Hazır konu açılmışken size başka bir şey anlatayım. Reşidüddin vardır, bilir misiniz? Osman Bey’in batıda egemen olmaya başladığı çağda, 1300-1310 yıllarında, İlhanlıların, yani İran Moğollarının veziriydi. Aşağı yukarı eski Selçuklu mülküne tekabül eden uçsuz bucaksız sahanın en güçlü adamıydı. Bir ucu Bursa’ya, bir ucu Orta Asya, Afganistan’a dayanan bölgede egemen olan veya egemenlik iddia eden bir devletin yöneticisiydi. İktidarı zamanında dünya tarihinin en büyük kitap kitap yayın projelerinden birine girişti. Camiüt-tevarih adıyla bir tarih derlemesi hazırlandı. Bunun için İslam aleminde ne kadar yazman, ne kadar minyatür sanatçısı, ne kadar tarihçi, ne kadar kütüphaneci, ne kadar kağıt imalatçısı varsa seferber edildi. Kağıdı için özel olarak fabrika kuruldu. Çin’den öğrendikleri tahta baskı kalıpları yapıldı. Binlerce kopya halinde o güne kadar görülmüş en süslü, en görkemli, en muhteşem kitabı yazdılar. Amaç neydi? İslam dinini yeni benimsemiş olan Batı Moğol devletinin resmi ideolojisini formüle etmek. Bir tür ideolojik kutsal kitap. Ergenekon destanı dediğimiz öykü ilk kez bu kitapta anılır ve daha sonraki kaynakların hepsi buna atfen tekrarlarlar öyküyü. Lakin Ergenekon öyküsü Türklerin değil Moğol ulusunun öyküsü olarak anlatılmıştır. İsimler Moğolcadır. Ergenekon adı da nitekim Moğolcadır. Moğolca ‘dar boğaz’ demektir. Moğolların nihai atasının adı Orhan’dır. Köken olarak muhtemelen Türkçe bir isimdir, fakat Orhan’ın kardeşi Türklerin atasıyken kendisi Moğol ulusunun atası olarak gösterilmiştir.

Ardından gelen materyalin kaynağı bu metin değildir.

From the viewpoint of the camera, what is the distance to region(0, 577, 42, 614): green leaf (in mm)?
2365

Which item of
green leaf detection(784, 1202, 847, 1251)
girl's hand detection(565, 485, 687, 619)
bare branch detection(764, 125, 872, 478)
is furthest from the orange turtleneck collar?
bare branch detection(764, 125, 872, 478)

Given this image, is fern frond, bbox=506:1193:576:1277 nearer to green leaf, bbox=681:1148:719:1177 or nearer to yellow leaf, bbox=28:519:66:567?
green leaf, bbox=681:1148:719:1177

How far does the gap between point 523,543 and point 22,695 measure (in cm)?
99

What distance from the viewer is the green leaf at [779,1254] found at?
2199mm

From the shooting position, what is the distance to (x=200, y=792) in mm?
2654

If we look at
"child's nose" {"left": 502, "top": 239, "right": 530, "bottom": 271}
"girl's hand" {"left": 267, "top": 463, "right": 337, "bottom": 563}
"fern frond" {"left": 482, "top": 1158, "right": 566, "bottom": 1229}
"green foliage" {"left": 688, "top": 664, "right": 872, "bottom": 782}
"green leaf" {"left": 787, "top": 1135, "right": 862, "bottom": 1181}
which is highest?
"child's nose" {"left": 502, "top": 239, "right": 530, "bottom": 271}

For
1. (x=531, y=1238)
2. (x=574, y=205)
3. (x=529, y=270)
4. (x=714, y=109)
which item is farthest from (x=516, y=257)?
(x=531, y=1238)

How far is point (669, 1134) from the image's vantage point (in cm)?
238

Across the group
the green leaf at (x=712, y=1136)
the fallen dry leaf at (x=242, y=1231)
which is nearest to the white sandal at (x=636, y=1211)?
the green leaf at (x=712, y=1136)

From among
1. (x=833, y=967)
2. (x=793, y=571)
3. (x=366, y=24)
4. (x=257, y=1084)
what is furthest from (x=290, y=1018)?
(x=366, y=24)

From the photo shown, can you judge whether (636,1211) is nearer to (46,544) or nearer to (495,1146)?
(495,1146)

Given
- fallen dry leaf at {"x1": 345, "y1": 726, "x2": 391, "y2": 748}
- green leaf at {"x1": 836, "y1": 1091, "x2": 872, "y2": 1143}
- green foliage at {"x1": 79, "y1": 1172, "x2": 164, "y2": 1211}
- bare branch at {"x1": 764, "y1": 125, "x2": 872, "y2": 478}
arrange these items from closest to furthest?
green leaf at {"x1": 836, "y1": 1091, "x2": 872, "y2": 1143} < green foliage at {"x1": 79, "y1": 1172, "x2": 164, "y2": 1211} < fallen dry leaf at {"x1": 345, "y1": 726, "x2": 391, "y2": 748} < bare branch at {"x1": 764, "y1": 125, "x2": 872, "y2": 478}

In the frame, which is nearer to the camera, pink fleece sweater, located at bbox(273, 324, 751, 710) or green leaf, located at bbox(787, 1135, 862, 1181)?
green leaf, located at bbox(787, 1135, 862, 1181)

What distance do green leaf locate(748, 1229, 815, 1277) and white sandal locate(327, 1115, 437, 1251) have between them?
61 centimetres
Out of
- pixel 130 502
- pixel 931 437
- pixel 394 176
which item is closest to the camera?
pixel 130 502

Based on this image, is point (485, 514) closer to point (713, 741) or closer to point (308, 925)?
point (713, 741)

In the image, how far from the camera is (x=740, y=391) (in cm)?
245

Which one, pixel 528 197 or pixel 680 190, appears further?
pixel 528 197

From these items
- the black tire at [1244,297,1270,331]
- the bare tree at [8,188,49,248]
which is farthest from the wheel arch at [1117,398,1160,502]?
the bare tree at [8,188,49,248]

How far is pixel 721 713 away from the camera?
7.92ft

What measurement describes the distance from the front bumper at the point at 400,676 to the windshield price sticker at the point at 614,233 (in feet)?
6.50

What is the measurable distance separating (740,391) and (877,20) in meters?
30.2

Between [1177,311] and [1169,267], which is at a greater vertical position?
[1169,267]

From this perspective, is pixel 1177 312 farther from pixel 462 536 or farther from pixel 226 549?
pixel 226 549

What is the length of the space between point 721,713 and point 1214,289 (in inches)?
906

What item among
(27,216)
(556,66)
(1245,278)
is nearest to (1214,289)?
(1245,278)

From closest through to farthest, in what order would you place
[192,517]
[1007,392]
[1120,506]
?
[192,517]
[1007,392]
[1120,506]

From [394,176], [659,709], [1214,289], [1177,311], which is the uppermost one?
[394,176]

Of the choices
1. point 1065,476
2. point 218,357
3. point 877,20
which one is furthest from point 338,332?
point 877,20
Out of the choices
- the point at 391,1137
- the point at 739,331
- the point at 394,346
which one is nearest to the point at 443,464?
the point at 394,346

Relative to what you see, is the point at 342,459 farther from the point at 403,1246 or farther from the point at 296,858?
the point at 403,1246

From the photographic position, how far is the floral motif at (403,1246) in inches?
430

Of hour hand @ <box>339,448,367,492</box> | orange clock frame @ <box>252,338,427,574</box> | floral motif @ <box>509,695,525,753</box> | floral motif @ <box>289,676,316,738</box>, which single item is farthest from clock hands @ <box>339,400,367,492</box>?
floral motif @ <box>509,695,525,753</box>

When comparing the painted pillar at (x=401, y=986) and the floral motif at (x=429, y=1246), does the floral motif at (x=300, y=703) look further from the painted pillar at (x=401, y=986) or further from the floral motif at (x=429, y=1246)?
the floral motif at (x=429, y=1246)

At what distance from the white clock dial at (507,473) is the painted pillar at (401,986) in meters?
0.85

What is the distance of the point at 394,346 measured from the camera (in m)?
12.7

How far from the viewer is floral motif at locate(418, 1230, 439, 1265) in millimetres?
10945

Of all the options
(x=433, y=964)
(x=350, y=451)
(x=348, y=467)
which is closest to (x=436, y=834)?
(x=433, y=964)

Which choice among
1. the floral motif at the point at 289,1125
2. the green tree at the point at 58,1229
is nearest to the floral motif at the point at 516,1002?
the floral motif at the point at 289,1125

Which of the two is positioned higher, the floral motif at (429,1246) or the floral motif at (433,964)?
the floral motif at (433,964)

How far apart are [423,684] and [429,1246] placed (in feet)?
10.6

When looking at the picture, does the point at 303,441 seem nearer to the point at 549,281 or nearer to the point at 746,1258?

Asıl enteresan olan ayrıntı şu: Tam o günlerde Osman’ın oğlu doğmuştur. Adını Orhan koyarlar. Osmanlı Hanedanı tarihinde Arabi olmayan, yani İslami olmayan tek isimdir, biliyorsunuz. Acaba neden Osman Gazi oğluna Moğolların atasının adını verdi sorusunu bugüne dek kaç kişi sordu bilmiyorum. Halbuki ilginç bir sorgulama konusu, değil mi? Kaç doktora tezi çıkar bundan, bir düşünün.